▸ REQUIREMENT: Please rewrite the items below, replacing "camera" with "viewer" everywhere and leaving all else unchanged. Leave the pictures out of your answer.

▸ Image and question items:
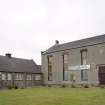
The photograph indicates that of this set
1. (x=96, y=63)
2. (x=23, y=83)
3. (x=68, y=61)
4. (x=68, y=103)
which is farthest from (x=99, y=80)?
(x=68, y=103)

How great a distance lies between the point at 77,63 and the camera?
50906mm

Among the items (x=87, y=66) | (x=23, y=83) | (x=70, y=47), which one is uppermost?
(x=70, y=47)

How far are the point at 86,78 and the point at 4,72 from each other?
54.3ft

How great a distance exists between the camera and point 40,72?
6234 centimetres

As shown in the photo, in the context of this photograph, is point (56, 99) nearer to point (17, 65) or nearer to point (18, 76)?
point (18, 76)

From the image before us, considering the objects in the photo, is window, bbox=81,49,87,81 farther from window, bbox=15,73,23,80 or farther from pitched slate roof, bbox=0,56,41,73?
pitched slate roof, bbox=0,56,41,73

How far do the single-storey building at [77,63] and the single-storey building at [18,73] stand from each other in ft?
8.19

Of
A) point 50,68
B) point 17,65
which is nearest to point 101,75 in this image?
point 50,68

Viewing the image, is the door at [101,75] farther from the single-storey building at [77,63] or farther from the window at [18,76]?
the window at [18,76]

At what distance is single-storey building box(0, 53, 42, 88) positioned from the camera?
179 ft

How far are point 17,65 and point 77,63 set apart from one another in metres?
15.0

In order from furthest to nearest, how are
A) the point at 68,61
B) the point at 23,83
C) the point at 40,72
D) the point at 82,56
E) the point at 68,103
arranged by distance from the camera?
the point at 40,72 → the point at 23,83 → the point at 68,61 → the point at 82,56 → the point at 68,103

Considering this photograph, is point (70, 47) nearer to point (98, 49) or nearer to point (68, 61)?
point (68, 61)

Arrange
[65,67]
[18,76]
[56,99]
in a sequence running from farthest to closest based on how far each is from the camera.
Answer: [18,76], [65,67], [56,99]
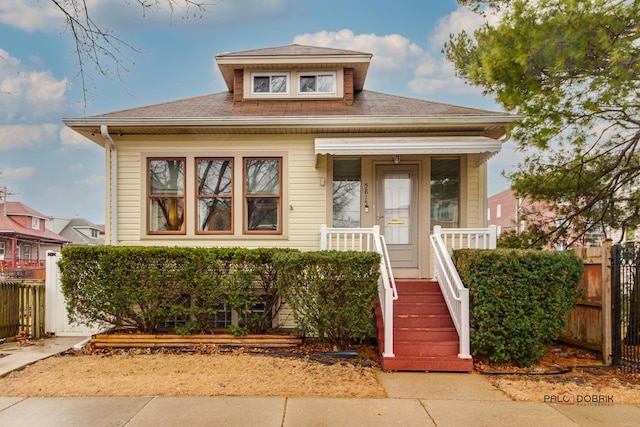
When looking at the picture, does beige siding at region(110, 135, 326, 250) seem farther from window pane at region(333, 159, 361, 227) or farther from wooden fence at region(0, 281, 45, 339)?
wooden fence at region(0, 281, 45, 339)

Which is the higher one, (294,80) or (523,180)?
(294,80)

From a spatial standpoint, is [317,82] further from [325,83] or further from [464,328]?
[464,328]

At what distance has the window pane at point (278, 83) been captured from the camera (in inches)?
370

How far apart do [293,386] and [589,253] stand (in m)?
5.04

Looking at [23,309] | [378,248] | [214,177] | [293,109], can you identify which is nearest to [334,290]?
[378,248]

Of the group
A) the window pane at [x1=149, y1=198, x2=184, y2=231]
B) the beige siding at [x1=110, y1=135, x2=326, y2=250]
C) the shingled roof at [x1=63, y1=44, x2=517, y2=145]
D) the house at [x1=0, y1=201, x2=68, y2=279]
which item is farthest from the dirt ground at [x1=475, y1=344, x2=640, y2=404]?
the house at [x1=0, y1=201, x2=68, y2=279]

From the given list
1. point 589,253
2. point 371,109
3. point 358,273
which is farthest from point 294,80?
point 589,253

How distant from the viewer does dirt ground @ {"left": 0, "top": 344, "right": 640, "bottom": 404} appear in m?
4.68

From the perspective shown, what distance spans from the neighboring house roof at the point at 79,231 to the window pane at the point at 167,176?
44.4 m

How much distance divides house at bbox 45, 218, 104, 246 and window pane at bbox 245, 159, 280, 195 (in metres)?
45.3

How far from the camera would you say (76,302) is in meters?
6.78

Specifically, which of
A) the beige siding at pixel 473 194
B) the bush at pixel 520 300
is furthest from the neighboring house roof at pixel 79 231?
the bush at pixel 520 300

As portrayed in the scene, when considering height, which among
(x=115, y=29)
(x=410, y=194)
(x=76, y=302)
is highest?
(x=115, y=29)

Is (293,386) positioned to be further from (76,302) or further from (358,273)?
(76,302)
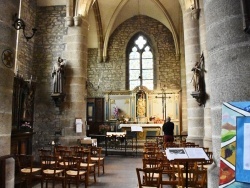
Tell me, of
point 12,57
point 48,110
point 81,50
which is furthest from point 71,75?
point 12,57

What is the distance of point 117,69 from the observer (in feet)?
54.0

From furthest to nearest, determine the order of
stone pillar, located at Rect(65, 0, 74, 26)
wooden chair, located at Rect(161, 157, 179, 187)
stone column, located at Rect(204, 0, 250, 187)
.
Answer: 1. stone pillar, located at Rect(65, 0, 74, 26)
2. wooden chair, located at Rect(161, 157, 179, 187)
3. stone column, located at Rect(204, 0, 250, 187)

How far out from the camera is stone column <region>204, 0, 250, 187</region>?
2432mm

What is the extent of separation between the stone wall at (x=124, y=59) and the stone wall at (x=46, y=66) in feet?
18.3

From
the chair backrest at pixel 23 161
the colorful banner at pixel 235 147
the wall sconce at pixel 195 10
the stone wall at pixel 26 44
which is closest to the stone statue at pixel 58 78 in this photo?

▸ RESULT OF THE TASK:
The photograph indicates that of this set
1. (x=96, y=63)
2. (x=23, y=83)
3. (x=68, y=61)
4. (x=68, y=103)
which is farthest from (x=99, y=80)?
(x=68, y=103)

How great a distance lies between the point at 77,63 and the viewer?
50906mm

Among the items (x=87, y=66) | (x=23, y=83) | (x=70, y=47), which one is uppermost?
(x=70, y=47)

How far are the point at 86,78 and the point at 4,72 from each other?
54.3ft

How great a distance exists between the viewer and point 40,72?
6234 centimetres

As shown in the photo, in the context of this photograph, is point (56, 99) nearer to point (17, 65) or nearer to point (18, 76)?
point (18, 76)

From the image before us, considering the objects in the photo, is window, bbox=81,49,87,81 farther from window, bbox=15,73,23,80 or farther from pitched slate roof, bbox=0,56,41,73?
pitched slate roof, bbox=0,56,41,73

How far do the single-storey building at [77,63] and the single-storey building at [18,73] stand from each other in ft?
8.19

Of
A) point 50,68
B) point 17,65
which is nearest to point 101,75 in this image?
point 50,68

Viewing the image, is the door at [101,75] farther from the single-storey building at [77,63] or farther from the window at [18,76]?
the window at [18,76]

At what distance is single-storey building box(0, 53, 42, 88) positioned from the viewer?
179 ft

How far are point 17,65 and point 77,63 set apart from one another in metres?
15.0

In order from furthest to nearest, how are
A) the point at 68,61
B) the point at 23,83
C) the point at 40,72
D) the point at 82,56
E) the point at 68,103
arranged by distance from the viewer?
the point at 40,72 → the point at 23,83 → the point at 68,61 → the point at 82,56 → the point at 68,103

Considering this photograph, is point (70, 47) nearer to point (98, 49) or nearer to point (68, 61)?
point (68, 61)

Arrange
[65,67]
[18,76]
[56,99]
in a sequence running from farthest to closest based on how far each is from the viewer.
Answer: [18,76], [65,67], [56,99]
When looking at the picture, does beige siding at region(110, 135, 326, 250) seem farther from window pane at region(333, 159, 361, 227) or farther from wooden fence at region(0, 281, 45, 339)?
wooden fence at region(0, 281, 45, 339)

Which is the higher one, (294,80) or (523,180)?
(294,80)

From a spatial standpoint, is [317,82] further from [325,83] or further from [464,328]?
[464,328]

At what distance has the window pane at point (278, 83) been captured from the viewer (in inches)?
370

How far apart do [293,386] and [589,253] stand (in m)?
5.04

Looking at [23,309] | [378,248] | [214,177] | [293,109], can you identify which is nearest to [334,290]?
[378,248]

Of the group
A) the window pane at [x1=149, y1=198, x2=184, y2=231]
B) the beige siding at [x1=110, y1=135, x2=326, y2=250]
C) the shingled roof at [x1=63, y1=44, x2=517, y2=145]
D) the house at [x1=0, y1=201, x2=68, y2=279]
which item is farthest from the dirt ground at [x1=475, y1=344, x2=640, y2=404]?
the house at [x1=0, y1=201, x2=68, y2=279]

From the given list
1. point 589,253
2. point 371,109
3. point 358,273
which is farthest from point 294,80?
point 589,253

How distant from the viewer does dirt ground @ {"left": 0, "top": 344, "right": 640, "bottom": 404} appear in m?
4.68

From the perspective shown, what distance spans from the neighboring house roof at the point at 79,231 to the window pane at the point at 167,176?
44.4 m

How much distance divides house at bbox 45, 218, 104, 246 and window pane at bbox 245, 159, 280, 195 (in metres)?
45.3

How far from the viewer would you say (76,302) is in meters?
6.78

Specifically, which of
A) the beige siding at pixel 473 194
B) the bush at pixel 520 300
is furthest from the neighboring house roof at pixel 79 231?
the bush at pixel 520 300

As portrayed in the scene, when considering height, which among
(x=115, y=29)
(x=410, y=194)
(x=76, y=302)
is highest?
(x=115, y=29)

Is (293,386) positioned to be further from (76,302) or further from (358,273)?
(76,302)
Tell me, of
point 12,57
point 48,110
point 81,50
which is furthest from point 71,75?
point 12,57

What is the distance of point 117,69 from the observer (in feet)?
54.0

From furthest to nearest, determine the order of
stone pillar, located at Rect(65, 0, 74, 26)
wooden chair, located at Rect(161, 157, 179, 187)
stone column, located at Rect(204, 0, 250, 187)
.
Answer: 1. stone pillar, located at Rect(65, 0, 74, 26)
2. wooden chair, located at Rect(161, 157, 179, 187)
3. stone column, located at Rect(204, 0, 250, 187)

How far out from the viewer is stone column <region>204, 0, 250, 187</region>?
2432mm

What is the extent of separation between the stone wall at (x=124, y=59) and the stone wall at (x=46, y=66) in feet?
18.3

From
the chair backrest at pixel 23 161
the colorful banner at pixel 235 147
the wall sconce at pixel 195 10
the stone wall at pixel 26 44
which is closest to the stone statue at pixel 58 78 in this photo?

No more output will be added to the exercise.